I’ve been noticing a trend in the past few years. Often, these clerks don’t even pretend to listen to me. Instead, they just try to follow a script. For example, here’s a typical conversation:

Me: “Quarter-pounder with cheese to go, please.”

She: “Do you want the combo?”

Me: “No, I want the burger."

She: “Do you want cheese on that?”

Me: “Quarter-pounder with cheese to go, please.”

She: “Will that be for here or to go?”

Me: “Quarter-pounder with cheese to go, please.”

Ugh.

So is it any easier if I use the combo number instead? Not necessarily.

Me: “Number 2 for here, please.”

She: “Do you mean the burger, or the combo?”

Double-ugh. Isn't that what the combo numbers are for?

At Carl’s Jr. (also called Hardee’s), combo #1 has a Famous Star with cheese. But if I ask for combo #1, they ask if I want cheese on it. Ummm…yes. That’s why I asked for a #1.

Come on, can I get a witness, people?

The worst offender is Wendy’s, because their combo numbers don’t mean anything. If I ask for a Number 3, they have to ask if I want it with fries, chili, or a salad. If I proactively try to say “Number 3 with fries,” they interrupt me to ask if I want fries, chili, or salad. Yup.

And if I want a combo with fries, PLUS a cup of chili on the side? They argue with me that I can’t have both. Almost every time. Don't they train you to upsell me into ordering one more item? A dessert, or a super-size? Is it OK with you if I do it on my own?

And then, almost everywhere (at least, here in SoCal) there are the clerks who don’t speak English. They return a blank stare if I say anything other than “Burger, fries, and Coke.”

And these are the guys who demand a pay raise to $15 an hour. REALLY?

Are there any exceptions to this pattern?
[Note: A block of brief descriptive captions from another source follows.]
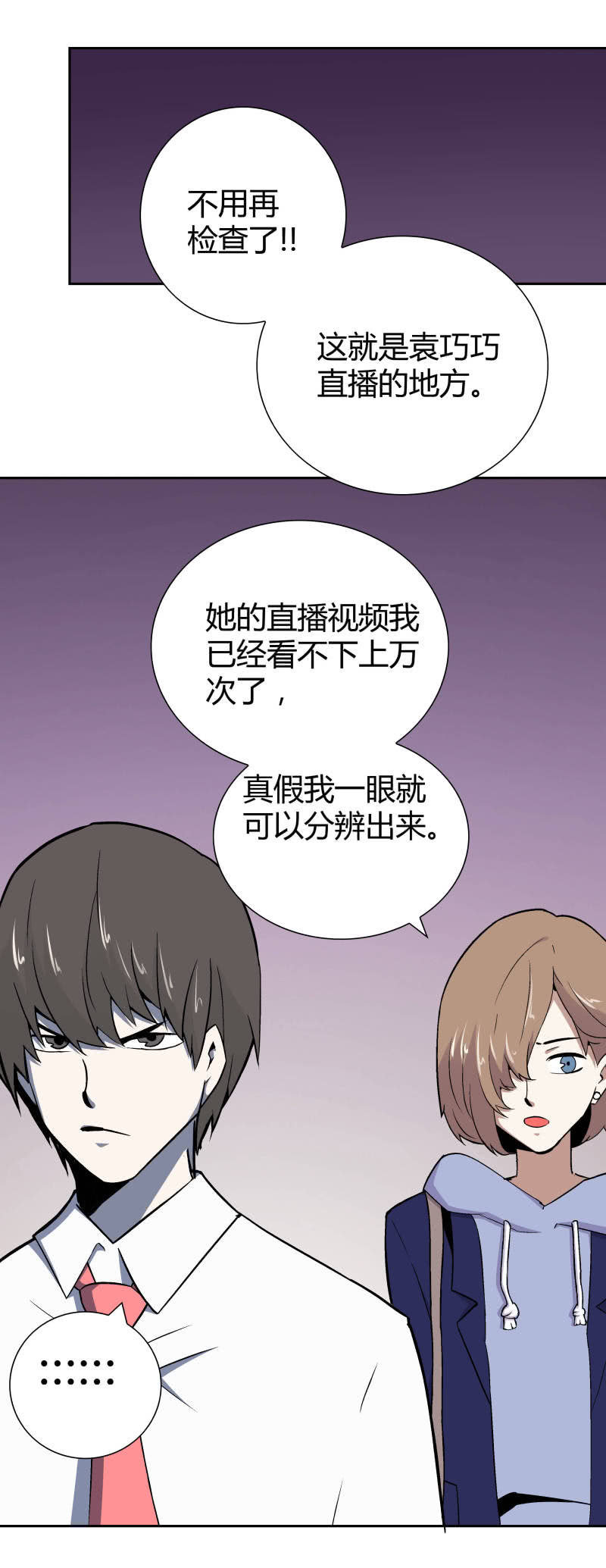 《亡灵直播》隔壁房间的女尸 第31页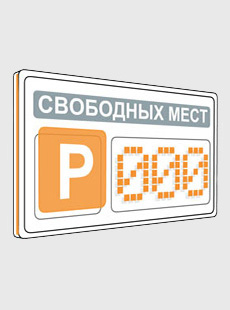 Парковочное табло в Новосибирске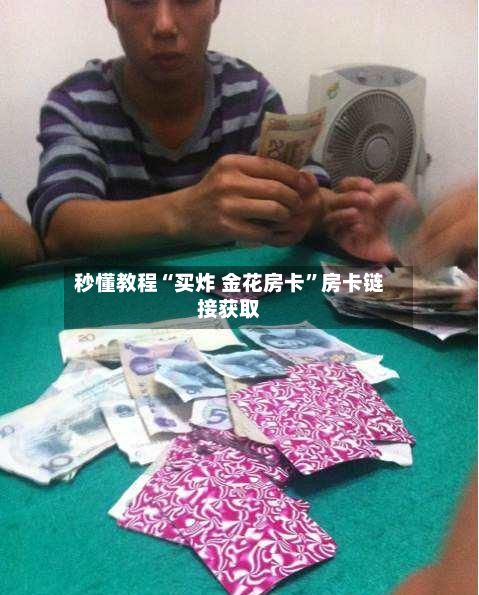 秒懂教程“买炸 金花房卡”房卡链接获取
I have a friend who manages an In-N-Out Burger outlet, where he earned $98,000 last year. There, and at Chick-Fil-A, they seem to hire a different class of people; they listen and smile and speak English. They’re consistently polite and well-groomed, and don’t chatter among themselves when customers are around. For this, they get paid more than the average fast-food worker. And they stick around longer, on average, than the workers in the other chains.

Go figure.

2 comments:

  1. Then you get home, open the sack and (insert favorite fast food joint here) has still messed up your order.

    Better wages should go hand in hand with more competent employees.